ROOT = Path("/srv/support-docs").resolve()

@server.tool("read_file")
async def read_file(path: str):
    if not path or not path.strip():
        raise ValueError("path is required")

    full_path = (ROOT / path).resolve()
    if ROOT not in full_path.parents and full_path != ROOT:
        raise ValueError("path is outside allowed directory")

    return full_path.read_text()

Better still: split by task, not by path

@server.tool("get_refund_policy")
async def get_refund_policy(plan: Literal["monthly", "annual"]):
    return (ROOT / "refunds" / f"{plan}.md").read_text()

@server.tool("get_password_reset_runbook")
async def get_password_reset_runbook():
    return (ROOT / "runbooks" / "password-reset.md").read_text()

How to fix it

The fix for greed begins with drawing a real boundary. Write down exactly which directories, APIs, databases, or repositories the model should be allowed to access, then shape the tools around that boundary rather than convenience. Read paths and write paths should not share the same credentials or the same code path if the task is only supposed to observe. The strongest version of that pattern is task-shaped access rather than open-ended browsing. A support assistant often does not need "read anything under support-docs." It needs "get the refund policy for this plan" or "fetch the password reset runbook."

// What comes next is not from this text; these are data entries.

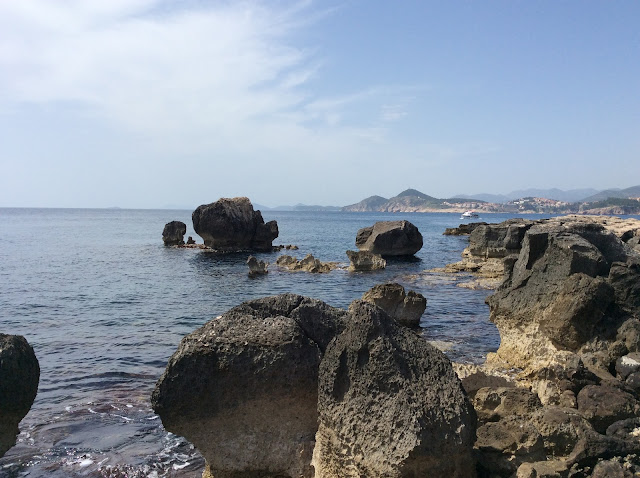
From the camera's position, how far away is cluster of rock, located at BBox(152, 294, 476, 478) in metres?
5.16

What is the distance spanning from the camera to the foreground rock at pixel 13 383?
774 cm

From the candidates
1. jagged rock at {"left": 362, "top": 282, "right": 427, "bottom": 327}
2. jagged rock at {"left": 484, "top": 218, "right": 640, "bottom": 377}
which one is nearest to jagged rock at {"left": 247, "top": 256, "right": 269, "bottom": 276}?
jagged rock at {"left": 362, "top": 282, "right": 427, "bottom": 327}

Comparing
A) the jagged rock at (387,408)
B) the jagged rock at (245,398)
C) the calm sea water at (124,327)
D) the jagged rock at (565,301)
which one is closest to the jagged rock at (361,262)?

From there, review scopes and tokens as you would IAM permissions or network access. In MCP, that review should cover the full capability surface, not just one handler: the tools a client can call, the resources it can browse, and any prompts that might route the model toward privileged actions. Add authorization tests, not just happy-path tool tests, and expect a little product friction along the way. Least privilege usually means more granular credentials, narrower tools, and sometimes a few more workflow steps. Still, that extra design work is what keeps temporary convenience from turning into permanent overreach.

This is also where teams get fooled by gateway comfort. A proxy can enforce authentication, rate limits, and logging around an MCP server, and those controls are valuable. But they do not redeem a backend capability that is already too broad. If the underlying API can read the whole tenant, mutate too much state, or blur read and write authority, wrapping it in a better edge does not change the sin. It only makes the sin easier to expose consistently.

Lessons from the trenches

The mcp-server-git advisory GHSA-5cgr-j3jf-jw3v clearly showed that git_init had arbitrary filesystem access. The mcp-reddit example in the MCP fault-taxonomy paper showed the same impulse in a different form: read-only operations requesting more credentials than necessary.

Why security sins are hard to fix

Security sins rarely stay contained within a single handler. Lust fixes often require app changes, platform controls, security review, and sometimes product changes to add confirmation or approval steps. Greed fixes usually spill into deployment and identity work: new service accounts, narrower filesystem mounts, tighter OAuth scope design, and review gates for high-risk tools.

That is why security cleanup so often feels slower than the original demo. You are not just rewriting a tool. You are redrawing the trust boundary around it.

Top comments (1)

CloakHQ • Mar 31

The Lust vs Greed split is a useful mental model - most security discussions treat access as one dimension, but separating reach from authority is the cleaner framing. You can have a model with very limited reach and still cause damage if it carries write credentials that are wider than the task needs.

The "task-shaped access" fix resonates. Working with browser automation, we ran into the same issue - sessions were over-credentialed because it was easier to give them broad access than to define exactly what each task needs. Narrowing that per-task was annoying to set up, but it's the only way blast radius is actually bounded.

Part 3 on operational sins is next - curious whether Sloth gets framed around error handling or logging gaps, because in practice those fail differently.